Recordkeeping for someone with power of attorney or guardianship

| Apr 7, 2020 | Firm News

If someone named you as their financial power of attorney or if the court appointed you as guardian to an adult who cannot provide for their own needs, you have a lot of responsibility. Not only do you have to continue to manage your own affairs, but you will have to make necessary financial transactions on behalf of another adult.

Your obligations could range from paying mortgage, taxes and utilities to liquidating assets in order to cover the costs of medical care or a room in a nursing home. Regardless of what financial obligations you perform on behalf of someone else, it is of critical importance that you keep very careful financial records.

Document every transfer, payment and distribution, regardless of how small

At first glance, the $20 you take from the household bank account to pay the neighbor who mows the lawn may not seem significant, but that money adds up over the course of the summer. While it may only be a few hundred dollars, that is a few hundred dollars unaccounted for in the situation where you have a fiduciary duty as a guardian or agent.

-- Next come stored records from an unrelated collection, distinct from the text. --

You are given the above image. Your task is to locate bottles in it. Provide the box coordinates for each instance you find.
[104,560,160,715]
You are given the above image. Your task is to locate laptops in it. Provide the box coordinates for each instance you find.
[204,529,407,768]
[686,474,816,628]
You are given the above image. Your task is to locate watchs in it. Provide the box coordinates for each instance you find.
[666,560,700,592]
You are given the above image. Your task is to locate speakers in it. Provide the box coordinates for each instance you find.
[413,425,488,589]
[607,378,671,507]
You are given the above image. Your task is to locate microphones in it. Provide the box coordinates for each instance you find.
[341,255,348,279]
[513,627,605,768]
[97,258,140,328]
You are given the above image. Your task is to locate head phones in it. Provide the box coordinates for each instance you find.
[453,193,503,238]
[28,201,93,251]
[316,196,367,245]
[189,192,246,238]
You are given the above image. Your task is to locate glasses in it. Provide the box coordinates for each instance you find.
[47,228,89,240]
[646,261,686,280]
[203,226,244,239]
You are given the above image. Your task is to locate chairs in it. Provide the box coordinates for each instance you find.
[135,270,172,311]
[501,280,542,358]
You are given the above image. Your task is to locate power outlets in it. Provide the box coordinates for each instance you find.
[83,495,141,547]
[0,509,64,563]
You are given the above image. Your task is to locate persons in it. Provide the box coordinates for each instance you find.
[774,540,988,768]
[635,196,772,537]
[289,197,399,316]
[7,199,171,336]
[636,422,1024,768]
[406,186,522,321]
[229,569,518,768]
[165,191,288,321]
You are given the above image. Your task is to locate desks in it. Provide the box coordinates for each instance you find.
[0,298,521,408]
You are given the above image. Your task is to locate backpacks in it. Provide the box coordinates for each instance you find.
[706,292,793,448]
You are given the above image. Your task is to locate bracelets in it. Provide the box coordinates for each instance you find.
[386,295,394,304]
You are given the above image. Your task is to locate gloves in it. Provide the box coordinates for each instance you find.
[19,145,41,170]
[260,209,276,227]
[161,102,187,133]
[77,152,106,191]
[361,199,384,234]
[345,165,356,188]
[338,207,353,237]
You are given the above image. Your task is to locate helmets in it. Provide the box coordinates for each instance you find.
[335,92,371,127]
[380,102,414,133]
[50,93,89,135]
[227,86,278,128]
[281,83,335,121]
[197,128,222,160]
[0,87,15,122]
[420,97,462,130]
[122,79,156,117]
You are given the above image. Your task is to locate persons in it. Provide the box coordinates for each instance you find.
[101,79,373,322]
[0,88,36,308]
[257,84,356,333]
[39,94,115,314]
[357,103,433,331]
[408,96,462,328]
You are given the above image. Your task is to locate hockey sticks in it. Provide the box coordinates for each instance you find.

Fiduciary duty involves an obligation of trust between you and the person on whose behalf you act. Essentially, you have a legal obligation to act in their best interest, not your own. If you can’t prove that you didn’t pocket the money you used to pay for lawn care, you could wind up having your position as guardian challenged or facing financial consequences from family members or even the individual whom you were acting to protect.

What kind of documentation do you want to keep?

Having multiple forms of documentation for each expense is ideal if possible. Bank statements, credit card statements and similar documents from financial institutions can verify the balance of the account and where you used funds. Billing statements from companies and the receipts they provide are also of critical importance.

For situations like the aforementioned neighborhood lawn care entrepreneur, getting a receipt book from an office supply store and having the young person sign a receipt acknowledging their payment of $20 each week will give you a trail of documentation that verifies you spent funds as required to maintain the household or as requested by the person on whole behalf you act. Reviewing the documents and going over the transactions you’ve made annually can help you avoid mistakes and oversights.

It is always better to have more documentation and records than you need than to not have adequate receipts when the time comes. Careful recordkeeping can validate that you have always acted in the best interests of the other party and upheld your fiduciary duty.